Initiatives to widen access to top universities are failing

19 May 10
Young people from poor backgrounds are still failing to get places at top universities despite millions of pounds spent on efforts to widen participation, according to a report out today
By Lucy Phillips

19 May 2010

Young people from poor backgrounds are still failing to get places at top universities despite millions of pounds spent on efforts to widen participation, according to a report out today.

The Office for Fair Access found that while many more people from disadvantaged backgrounds have been in higher education as a whole since the mid-1990s, there had been no increase in the proportion attending the top third of universities.   

The most advantaged 20% of young people are now around seven times more likely than the most disadvantaged 40% to attend selective institutions such as Oxford and Cambridge.

Report author and director of fair access Sir Martin Harris said it was ‘both socially unacceptable and economically wasteful’ that so few people from poor backgrounds went to the best universities.  
 
But he said the situation would be much worse if universities had not been making attempts to address the problem.

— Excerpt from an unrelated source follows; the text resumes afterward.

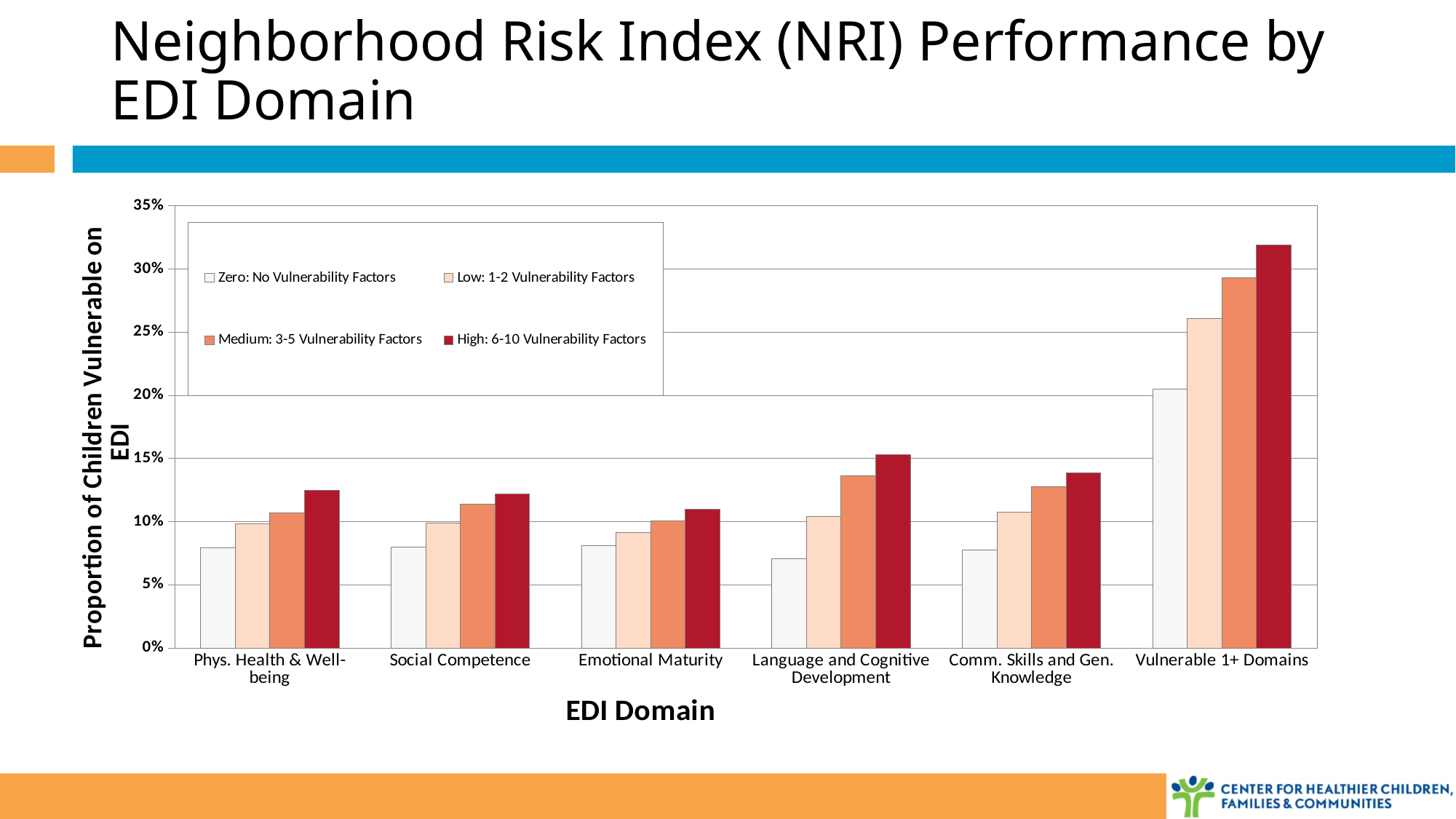
What is the title of the y axis? Proportion of Children Vulnerable on EDI Is the value for Medium: 3-5 Vulnerability Factors in Language and Cognitive Development greater or less than 15%? less Is the value for Zero: No Vulnerability Factors in Social Competence greater or less than 10%? less How many EDI domain categories are shown on the x axis? 6 Which EDI domain has the lowest value for the Zero: No Vulnerability Factors series? Language and Cognitive Development Is the value for High: 6-10 Vulnerability Factors in Vulnerable 1+ Domains greater or less than 30%? greater How many series does the legend list? 4 What kind of chart is shown on the slide? bar chart Which EDI domain has the highest value for the High: 6-10 Vulnerability Factors series? Vulnerable 1+ Domains Which is larger: the High: 6-10 Vulnerability Factors value for Phys. Health & Well-being or for Emotional Maturity? Phys. Health & Well-being Within each EDI domain, do the values rise or fall going from the Zero series to the High series? rise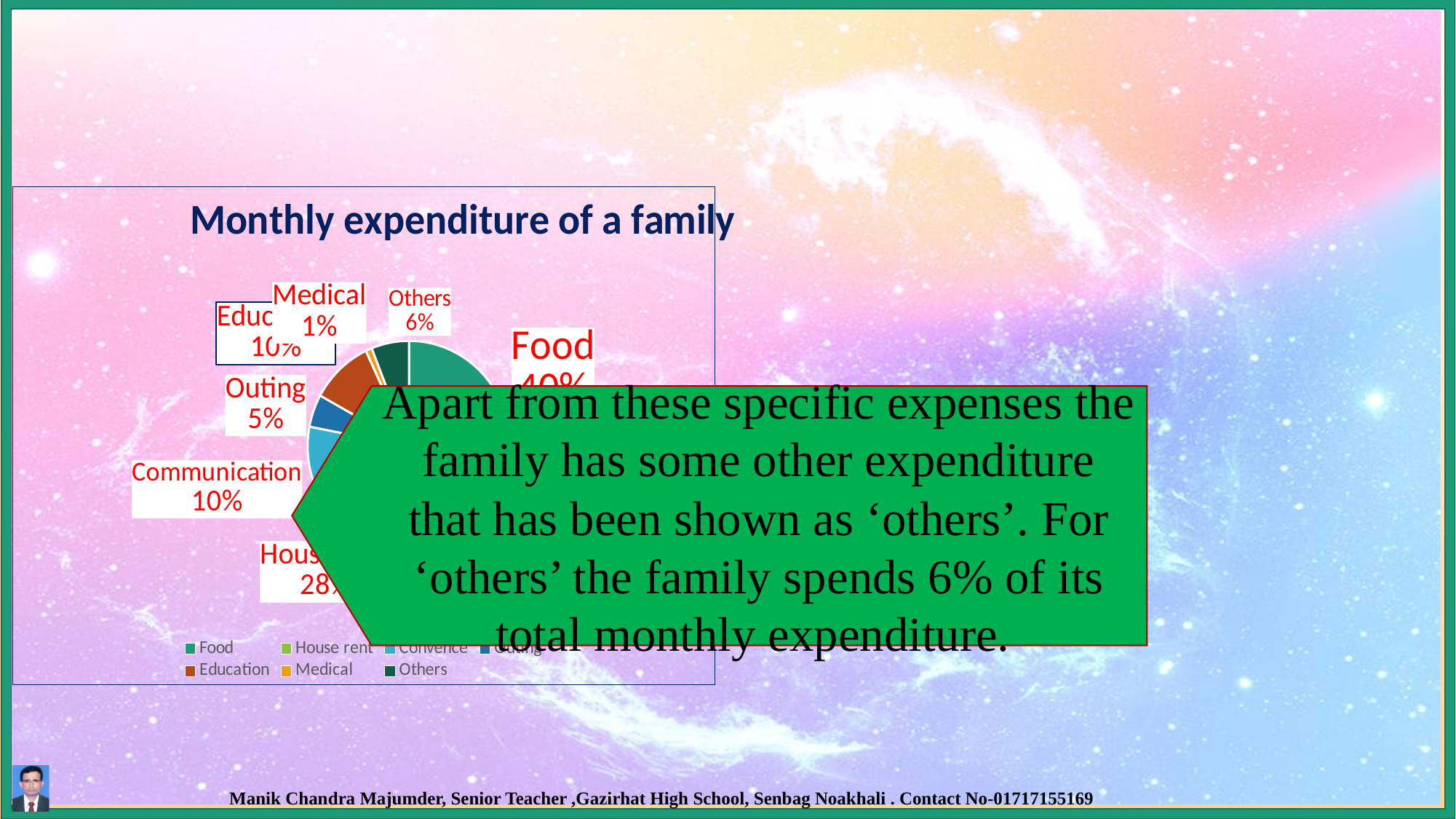
What percentage of the monthly expenditure goes to Others? 6% What percentage of the monthly expenditure goes to Outing? 5% What colour is the Others slice in the legend? dark green Which labelled category has the smallest share of the monthly expenditure? Medical What is the difference between the Communication share and the Medical share? 9% What kind of chart is shown on the slide? pie chart What is the difference between the Others share and the Outing share? 1% What is the title of the chart? Monthly expenditure of a family What percentage of the monthly expenditure goes to Medical? 1% Which is larger, the share for Others or the share for Outing? Others How many entries does the legend list? 7 What percentage of the monthly expenditure goes to Communication? 10%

He called on the top institutions to re-examine their outreach activities, for which they are given additional government funding, to ensure they were targeted at the most able and disadvantaged students.

The new universities and science minister David Willetts said the report was ‘very valuable’ and that the government was committed to improving wider participation.

Universities UK, which represents university vice chancellors, said bright students from poor backgrounds were often not given the support or encouragement to go on to higher education.   ‘Universities make strenuous efforts to seek out potential by looking at a number of factors when selecting students, but, as we have said before, they cannot admit people who are not applying,’ said UUK president professor Steve Smith.

Harris also warned that efforts to widen university access could be compromised if student tuition fees were raised and top universities did not take appropriate action to support poorer young people. He urged Lord Browne to consider this in his review of higher education funding and student finance. ‘The goal of fair access is too important for the opportunity to be missed at this crucial time,’ said Harris.

Browne’s review, commissioned by the former Labour government with support from the Conservatives but not the Liberal Democrats, is due to be published in the autumn.

The Universities and Colleges Union, which welcomed the Offa report, also warned against increasing student fees. ‘The bottom line is that if you introduce higher prices for degrees you will have a situation where the richest students pick whatever course they like – with the rest left to fight it out for anything within budget or be put off completely,’ said general secretary Sally Hunt.

There will be a below-inflation rise of 1.25% next year for widening participation initiatives, despite £950m of government cuts to university funding. This will take the total funding to support students from under-represented groups to £144m.